Soon a fishing boat did appear and approached our sloop. They shouted to us, “Stupido! Ollandas! Sirocco!” (They’d seen our Netherlands flag which somehow remained intact.)
The skies by now had turned azure again, wind and seas calmed down. Then they shouted out, “Americano cigarettes? Scottish Whiskey?”
“Si, si”, hollered back our Captain. In fact we had cartons of Camel, Pall Mall, and Lucky Strike. Also six bottles of good old Scotch. That did it! Their fiery dark eyes lit up. Those were the magic words that led to an immediate and swift rescue.
We were towed to the breakwater. Mass was over, bells tolled, and everyone from the village came out to stare. I remember seeing masses of geraniums. But women all in black; men in dark suits, white shirts and black ties. Only the children had some colour in their attire. Our saviours carried their trophies (American cigarettes, and Scotch) home.

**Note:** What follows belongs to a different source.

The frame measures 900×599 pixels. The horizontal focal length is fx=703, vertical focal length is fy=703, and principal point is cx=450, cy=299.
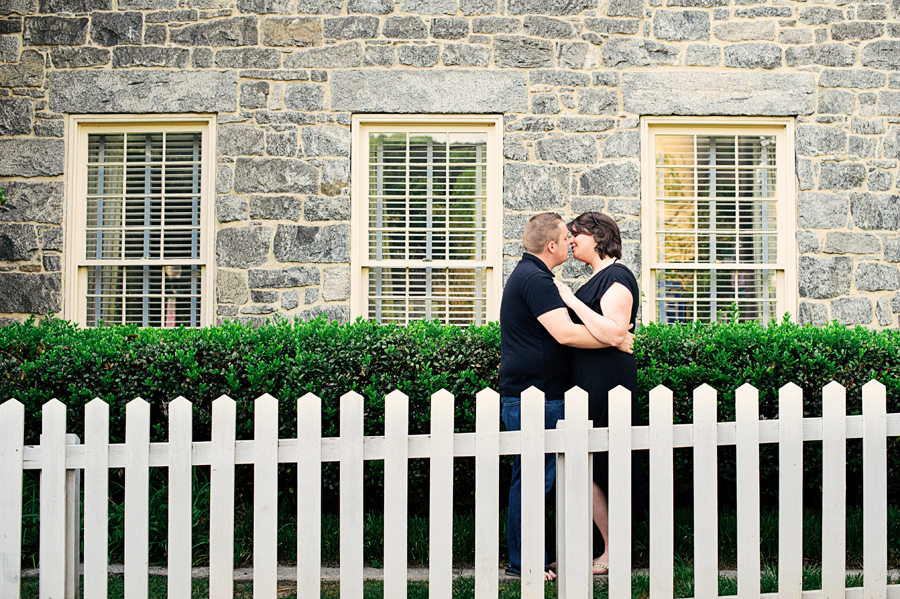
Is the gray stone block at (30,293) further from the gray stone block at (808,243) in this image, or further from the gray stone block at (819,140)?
the gray stone block at (819,140)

Later that same day, we were guests at an outdoor dinner. There must have been 40 people seated around a huge table, including our crew and our rescuers. A memorable dinner it was, under the starry Sicilian sky.
Was it a premonition that had made me roll up my canvasses in a thick plastic sheet? Whatever, but no seawater got through.
“Bueno Esperanza” (Good Hope) would take some time to be repaired, so I opted to move on and make my way to Rome, then back to Canada via Amsterdam, Rotterdam and New York.
Along the way, I had time to digest our adventure at sea . And our rescue? Now that was a “Lucky Strike”.